> **EXTRACTO DEL DOCUMENTO**:
☆ ☆ ☆
Como esta frase es el preludio de todos los problemas en los cuentos infantiles, me quedé de piedra. Pero ya el dueño había mandado traer una tarima, un tocadiscos y cien elepés.

–Bailen para obtener su descuento. ¡Y ustedes pueden escoger la música!

Había discos de Led Zeppelin y decidimos que era una señal favorable. Escogimos Physical Graffiti e In Trough the Out Door y bailamos veinte minutos a cambio del veinte por ciento de descuento. Acepto que hicimos el ridículo de forma pública, pues sacaron la tarima a la calle. Pero lo hicimos en una ciudad ajena, y ninguno de los que pasaron y se burlaron nos conocía, además de que nosotros nos reímos más que nadie. La blusa me sirvió muchísimo, y H usó el overol hasta que se cayó a pedazos.
☆ ☆ ☆
> **DATOS PROPORCIONADOS**:
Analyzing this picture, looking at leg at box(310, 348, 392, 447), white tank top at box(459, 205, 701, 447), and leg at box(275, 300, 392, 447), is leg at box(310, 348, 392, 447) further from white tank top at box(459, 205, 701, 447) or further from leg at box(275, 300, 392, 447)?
☆ ☆ ☆
> **TAREA A REALIZAR**:
Por favor, transcribe literalmente el pasaje del extracto del documento que comienza en "Había discos de" y termina en "cayó a pedazos.".

> **RESPUESTA DEL EJERCICIO**:
Había discos de Led Zeppelin y decidimos que era una señal favorable. Escogimos Physical Graffiti e In Trough the Out Door y bailamos veinte minutos a cambio del veinte por ciento de descuento. Acepto que hicimos el ridículo de forma pública, pues sacaron la tarima a la calle. Pero lo hicimos en una ciudad ajena, y ninguno de los que pasaron y se burlaron nos conocía, además de que nosotros nos reímos más que nadie. La blusa me sirvió muchísimo, y H usó el overol hasta que se cayó a pedazos.